All entries for Monday 07 December 2009
December 07, 2009
My lover, in a white dress of no one's making, is standing with a white wolf drinking gin; with a slice of lemon in the bowl. Spools of silk hang as she is smiling with her eyes and looking at me with her mouth. The moth is glaring at me while he polishes his glasses. Such obstacles, such straight, flat topped obstacles are irksome to weave through to reach her. She is out of my grasp. The stars float out of the fan and the taxi drives out from beneath her skirts. Time to go home.
Rainbow-- rainbow, rainbow, rainbow, rainbow, orb wain, brain ow, wan rib o, ran i bow, nab won ri.
Time is rainbow o'clock.
Burn the colours.
Construct the rainbow house.
Roasting in a rainbow robe.
Orb in the rain, bow in the sky.
"We'll be together forever. We are bound by strong ties, Alice. The betrayl and this action mean that we will never part. We are joined in blood and murder!"
He stands over the corpse of my husband and I gaze at him. Was this a mistake? I cannot deny that I plotted and schemed and dreamed about this. Laughed about it even. But do I really want eternity with Bob? Now the deed has been done I'm not so certain. I'm beginning to despise him already. "For God's sake this isn't a play.

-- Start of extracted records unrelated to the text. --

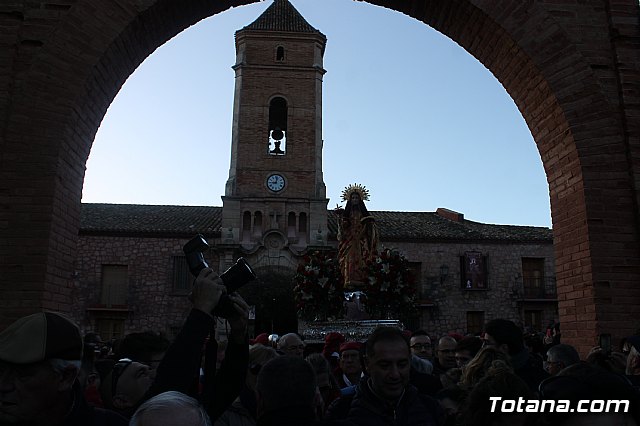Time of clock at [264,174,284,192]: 9:02
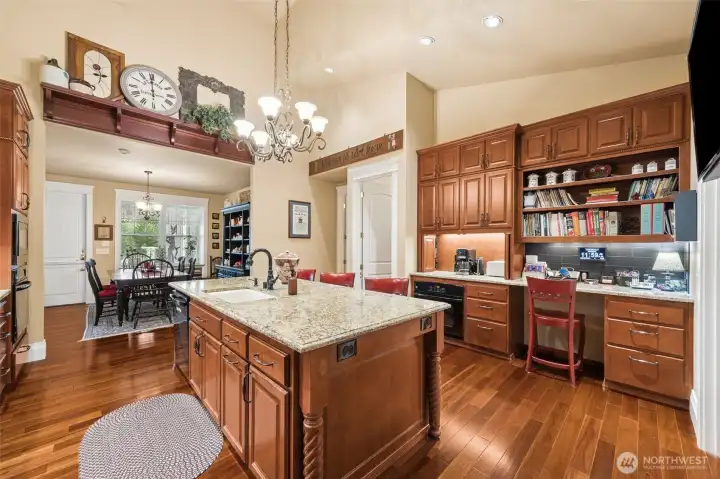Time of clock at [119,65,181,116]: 5:59
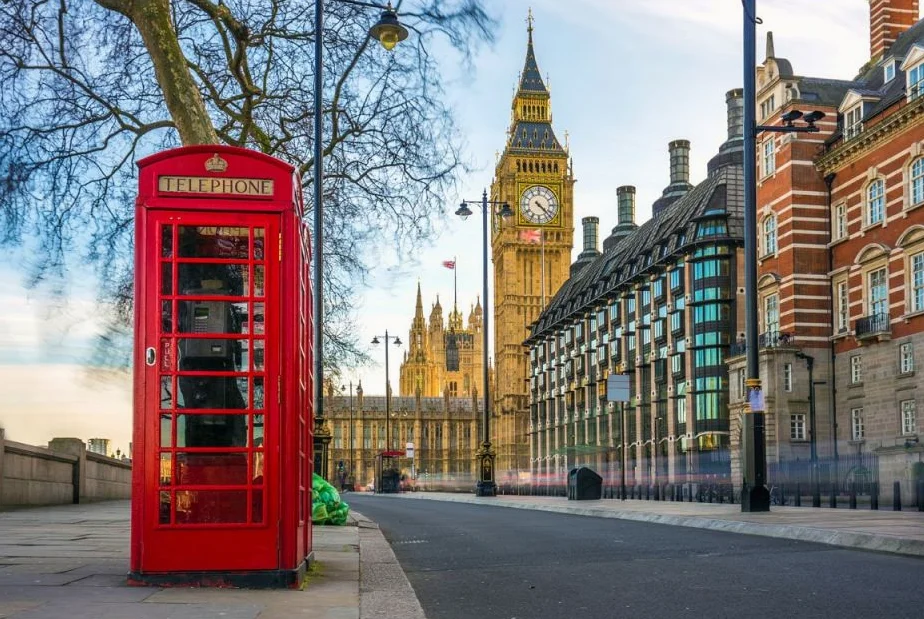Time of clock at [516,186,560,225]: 4:22
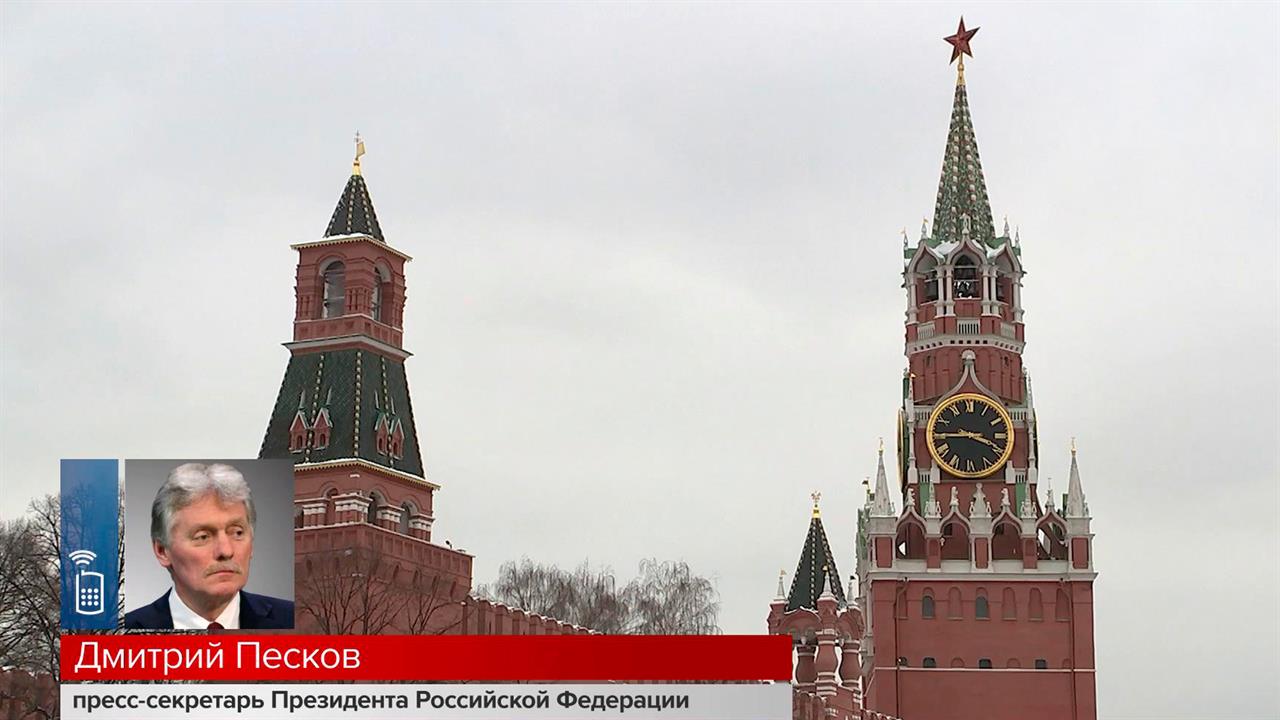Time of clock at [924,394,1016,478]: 3:44
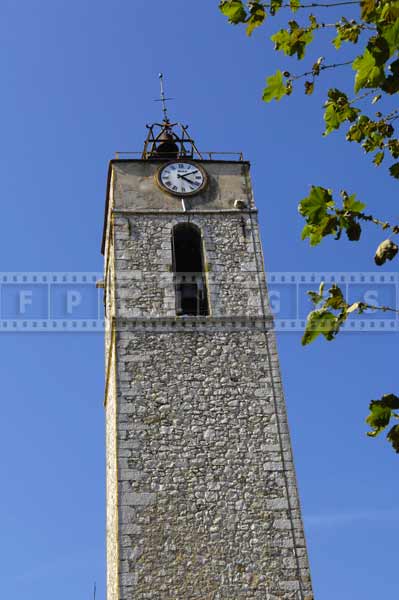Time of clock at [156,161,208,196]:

You don't have to be so dramatic!" I take out a cigarette.
He drops the bloodied knife in surprise. "Sorry darling, I just...well, it doesn't matter."
Conflict With A God
"You murdered my family, killed all my flocks, and cursed me with boils and disease. For what? For what reason?"
"It was, I'm afraid, to prove a point."
"The point being?"
"That now matter what happened to you, no matter what hardships I brought upon you, you would still love me."
"Well, erm, the other gods said you would only love me so long as I blessed you and allowed things to go well for you. I said I would prove them wrong. Which I'm happy to believe I did...Until now."
"Wait, let me get this straight. You destroyed everything, everything I hold dear. Ruined my family, health and livelihood...because you were feeling insecure in front of all the other gods? Because you wanted to look, "cool" and worthy to them?"
"I can tell by your tone mortal that you think it was a petty action on my part--"
"Of course I don't, why on earth would I think that? It takes skill and effort to destroy everything and your reason must have been important, a matter of grave importance in fact."
"But you don't understand the pressure I was under! They are so harsh to me and I knew you would understand, that you would pass the test, because you love me. But they wanted proof, evidence...They have no faith in humans."
"Of course. And you couldn't disappoint them. I get it."
"You understand then?"
"No. No, I don't. And I don't want to. I'll see you around...Asshole"
"You know, Job wasn't this harsh with his God! And he had it much worse than you!"
The dream came again last night, or rather memory hijacked my dream state and pushed itself to the foreground. It doesn't ambush me as often as it used to but it still calls round every month or so; and each time it does it plays out in pretty much the same way.
I'm lying on my back with my limbs bound and I'm looking up at a painfully bright blue sky. It takes up my whole view, curving round my eyes like an arch. I can hear voices muttering to my left and now and again a girl's voice as she giggles.
I try to wriggle free, even though I know after all these replays that it is impossible to get free. This attracts their attention. I tried not moving once, but it didn't help and in the end I had to make an effort to get free. It seems I can't escape this.
"He's awake." a voice calls out, off-hand, and a shadow falls over my blue sky.
I'm lifted up and see a pale face above me, taking up my entire view. He doesn't look at me though as he asks someone "You sure there's enough on him?"
"Yeah, it'll be fine. He's practically smothered by the stuff."
I begin to panic at this part because I know what's coming next.
The others gather in closer and begin to jeer and laugh. Their peach coloured faces are flushed and Amber looks like a peach on fire.
My ankles are held and I hang upside down. I'm now looking at the ground. Then I am spinning. There are flashes of blue, green, peach and grey before I am released and I feel myself flying, almost floating. There is a unique feeling of pure weightlessness and I know it is taking much longer than it should. I feel like I'm flying for hours. This should be nice, but I'm screaming the entire time because I know what will happen when I land. I know I will hit a solid board and that it will be like a brick wall. I know I will not stick to it as they hoped but bounce off and break most of my limbs and fracture my skull. And the others will laugh and the girls will scream with surprise...only Amber, my desired bitch angel, will call for help.
But this never happens, because just before the impact I always wake up and find myself in my room. Safe, but scarred.